Once we understand that obesity is a hormonal, not a caloric imbalance, then we can adjust our diet to balance our hormones. This includes adjusting  what we eat, but also when we eat. Reducing dietary sugars, and refined carbohydrates helps to reduce insulin levels, as does adding fiber, vinegar and fermented foods to the diet.

Just as important, but little discussed is the issue of meal timing. The average number of times Americans eat has increased from an average of three per day in 1977 to almost six in 2005. This is not a coincidence. By continually eating, we instruct our body to store incoming food energy as fat, and we do not allow time to digest and metabolize the food we’ve already eaten. By eliminating snacking and increasing the nighttime fasting period, we can lose weight by encouraging our bodies to use up the food we’ve already eaten.

The reason you haven’t been able to lose the weight is because you’ve followed the wrong advice – eat less, move more. Sadly, nutritional authorities blame you for this failure instead of their own tired, sad, outdated information.

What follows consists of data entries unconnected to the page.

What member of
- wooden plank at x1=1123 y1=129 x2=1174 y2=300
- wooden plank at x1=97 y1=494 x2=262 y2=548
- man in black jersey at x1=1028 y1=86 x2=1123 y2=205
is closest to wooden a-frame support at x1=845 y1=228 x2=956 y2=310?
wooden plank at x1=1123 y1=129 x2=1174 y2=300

Dr. Jason Fung earned his medical degree at the University of Toronto, where he also completed his internal medicine residency before heading to the University of California, Los Angeles, for his fellowship in nephrology. He currently practices as a kidney specialist in Toronto. He is the chief of the department of medicine at Scarborough General Hospital. In addition to clinical medicine, he is also on the board of directors of Low Carb Diabetes Association and the scientific editor of the Journal of Insulin Resistance. He is the author of “The Obesity Code” and the forthcoming book “The Complete Guide to Fasting.” For more information go to www.intensivedietarymanagement.com.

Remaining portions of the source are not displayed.